» **Problems to work on**
(a) Answer these questions about the forum thread on PyPy STM:
(i) According to masklinn, under which Haskell module does STM live?
(ii) What does k_bx recommend doing to use gevent on multiple cores?
(iii) The quoted passage says which work at Microsoft Research described the approach?
(b) Write what comes next in the forum thread about PyPy STM, picking up after its final sentence.

» **Exercise text**
◇ ◇ ◇ ◇ ◇

So, in best-case scenario we can run one-process-multicore-gevent-app?

masklinn · on Feb 10, 2014

That is one goal amongst others, from what I understand.

k_bx · on Feb 10, 2014

STM is about parallelism of your computations, not about concurrency (or any kind of IO). You mess these two. If you want genent on multiple cores -- just pre-fork N gevent workers.

masklinn · on Feb 10, 2014

> STM is about parallelism of your computations, not about concurrency (or any kind of IO). You mess these two.

No, STM is a concurrency mechanism, not a parallelization one. That's why Haskell's is under Control.Concurrent not Control.Parallel.

And one of the points and goals of pypy-STM is that it could allow parallelising event loops with minimal changes. Quoting http://pypy.org/tmdonate.html

> However, as argued here[0], this may not be the most practical way to achieve real multithreading; it seems that better alternatives would offer good scalability too. Notably, TM could benefit any event-based system that is written to dispatch events serially (Twisted-based, most GUI toolkit, Stackless, gevent, and so on). The events would internally be processed in parallel, while maintaining the illusion of serial execution, with all the corresponding benefits of safety. This should be possible with minimal changes to the event dispatchers. This approach has been described by the Automatic Mutual Exclusion[1] work at Microsoft Research, but not been implemented anywhere (to the best of our knowledge).

◇ ◇ ◇ ◇ ◇

[Data records]

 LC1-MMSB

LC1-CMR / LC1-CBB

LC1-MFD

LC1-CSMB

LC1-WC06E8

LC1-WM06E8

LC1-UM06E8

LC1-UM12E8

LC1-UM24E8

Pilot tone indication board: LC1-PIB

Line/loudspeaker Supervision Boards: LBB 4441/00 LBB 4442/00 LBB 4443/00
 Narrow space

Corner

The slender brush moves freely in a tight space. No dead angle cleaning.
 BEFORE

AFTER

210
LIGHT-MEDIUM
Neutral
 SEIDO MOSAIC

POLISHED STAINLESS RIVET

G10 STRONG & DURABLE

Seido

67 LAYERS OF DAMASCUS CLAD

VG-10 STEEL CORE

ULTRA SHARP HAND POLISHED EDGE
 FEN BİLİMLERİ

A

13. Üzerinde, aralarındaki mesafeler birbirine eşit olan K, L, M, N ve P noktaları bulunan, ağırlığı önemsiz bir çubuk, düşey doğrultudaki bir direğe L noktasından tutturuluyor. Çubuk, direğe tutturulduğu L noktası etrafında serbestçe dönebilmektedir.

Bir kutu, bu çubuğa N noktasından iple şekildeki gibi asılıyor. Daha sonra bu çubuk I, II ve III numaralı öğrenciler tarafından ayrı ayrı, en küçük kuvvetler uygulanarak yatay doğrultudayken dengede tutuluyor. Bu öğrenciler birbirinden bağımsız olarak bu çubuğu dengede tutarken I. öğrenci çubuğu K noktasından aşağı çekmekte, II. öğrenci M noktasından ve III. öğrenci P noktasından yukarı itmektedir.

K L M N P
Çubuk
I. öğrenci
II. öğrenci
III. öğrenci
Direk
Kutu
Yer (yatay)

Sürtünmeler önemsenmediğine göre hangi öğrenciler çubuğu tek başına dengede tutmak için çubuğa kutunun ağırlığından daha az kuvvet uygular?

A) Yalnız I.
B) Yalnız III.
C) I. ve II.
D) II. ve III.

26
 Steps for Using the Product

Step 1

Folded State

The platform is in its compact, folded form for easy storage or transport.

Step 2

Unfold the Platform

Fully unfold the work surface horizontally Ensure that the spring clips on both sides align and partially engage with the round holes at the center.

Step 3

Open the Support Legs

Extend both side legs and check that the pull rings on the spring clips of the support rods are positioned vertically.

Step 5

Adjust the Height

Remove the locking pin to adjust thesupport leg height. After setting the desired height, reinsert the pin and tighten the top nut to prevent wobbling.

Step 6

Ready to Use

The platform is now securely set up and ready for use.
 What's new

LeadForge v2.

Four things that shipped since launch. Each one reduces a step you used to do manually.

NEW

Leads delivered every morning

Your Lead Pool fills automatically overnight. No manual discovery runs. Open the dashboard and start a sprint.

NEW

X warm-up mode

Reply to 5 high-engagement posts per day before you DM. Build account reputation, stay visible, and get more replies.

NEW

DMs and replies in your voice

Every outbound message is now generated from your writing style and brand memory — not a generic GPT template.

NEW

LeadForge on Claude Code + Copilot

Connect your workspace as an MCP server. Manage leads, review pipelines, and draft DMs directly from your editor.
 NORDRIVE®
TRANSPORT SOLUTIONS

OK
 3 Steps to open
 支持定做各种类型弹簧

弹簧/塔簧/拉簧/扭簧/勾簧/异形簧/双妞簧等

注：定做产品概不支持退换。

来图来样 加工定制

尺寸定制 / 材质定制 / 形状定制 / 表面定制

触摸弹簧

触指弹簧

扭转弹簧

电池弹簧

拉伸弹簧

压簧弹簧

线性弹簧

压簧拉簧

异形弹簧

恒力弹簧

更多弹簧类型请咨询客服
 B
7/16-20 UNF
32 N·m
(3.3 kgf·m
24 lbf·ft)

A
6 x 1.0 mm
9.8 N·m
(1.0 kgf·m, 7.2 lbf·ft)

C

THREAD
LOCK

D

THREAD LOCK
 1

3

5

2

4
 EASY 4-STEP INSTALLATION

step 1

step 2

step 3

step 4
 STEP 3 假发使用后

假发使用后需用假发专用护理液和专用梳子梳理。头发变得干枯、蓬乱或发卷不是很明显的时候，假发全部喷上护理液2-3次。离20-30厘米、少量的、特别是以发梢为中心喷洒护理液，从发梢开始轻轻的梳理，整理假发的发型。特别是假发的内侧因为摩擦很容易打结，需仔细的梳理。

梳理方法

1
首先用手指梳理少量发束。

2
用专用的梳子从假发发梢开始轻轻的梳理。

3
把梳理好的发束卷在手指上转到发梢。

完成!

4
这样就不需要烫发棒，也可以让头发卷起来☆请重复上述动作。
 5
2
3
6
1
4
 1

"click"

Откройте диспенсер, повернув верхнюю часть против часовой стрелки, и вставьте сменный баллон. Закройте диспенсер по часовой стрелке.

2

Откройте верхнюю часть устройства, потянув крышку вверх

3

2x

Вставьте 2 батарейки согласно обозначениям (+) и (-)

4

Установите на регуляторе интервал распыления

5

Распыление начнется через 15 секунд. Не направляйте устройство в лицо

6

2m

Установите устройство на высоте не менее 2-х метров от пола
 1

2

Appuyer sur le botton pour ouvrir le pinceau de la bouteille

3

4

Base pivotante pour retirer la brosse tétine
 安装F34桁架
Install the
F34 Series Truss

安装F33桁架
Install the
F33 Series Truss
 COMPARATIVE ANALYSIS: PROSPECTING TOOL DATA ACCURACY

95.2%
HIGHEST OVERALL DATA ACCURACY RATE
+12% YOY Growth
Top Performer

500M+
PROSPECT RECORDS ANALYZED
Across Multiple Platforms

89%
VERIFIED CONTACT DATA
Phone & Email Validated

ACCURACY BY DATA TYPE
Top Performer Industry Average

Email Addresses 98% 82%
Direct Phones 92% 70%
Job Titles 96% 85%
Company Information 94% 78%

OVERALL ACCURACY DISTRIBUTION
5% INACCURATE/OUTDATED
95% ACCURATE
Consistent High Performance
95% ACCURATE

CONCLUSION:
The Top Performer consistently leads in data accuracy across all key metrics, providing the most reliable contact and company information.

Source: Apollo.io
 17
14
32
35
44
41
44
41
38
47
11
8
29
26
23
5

◇ ◇ ◇ ◇ ◇

» **Solved tasks**
(a)
(i) Control.Concurrent
(ii) Pre-fork N gevent workers.
(iii) The Automatic Mutual Exclusion work

(b)
It is not expected to be faster than preforking evented workers, however it is expected to be much simpler to retrofit non-MP systems for, and does not have the complexity overhead of IPC and multiprocess architectures.

[0] http://mail.python.org/pipermail/pypy-dev/2012-January/00904...

[1] http://research.microsoft.com/en-us/projects/ame/default.asp...

k_bx · on Feb 11, 2014

Thank you, I was wrong. What I initially wanted to say (now that I understand that STM is "CPU concurrency") is that STM is about pure computations. Haskell's STM doesn't let you do any kind of IO inside of it.

I think PyPy guys had some crazy ideas of connecting STM transactions to SQL transactions, but I have no idea how that will work with network connectivity issues etc.

masklinn · on Feb 11, 2014

> STM is about pure computations.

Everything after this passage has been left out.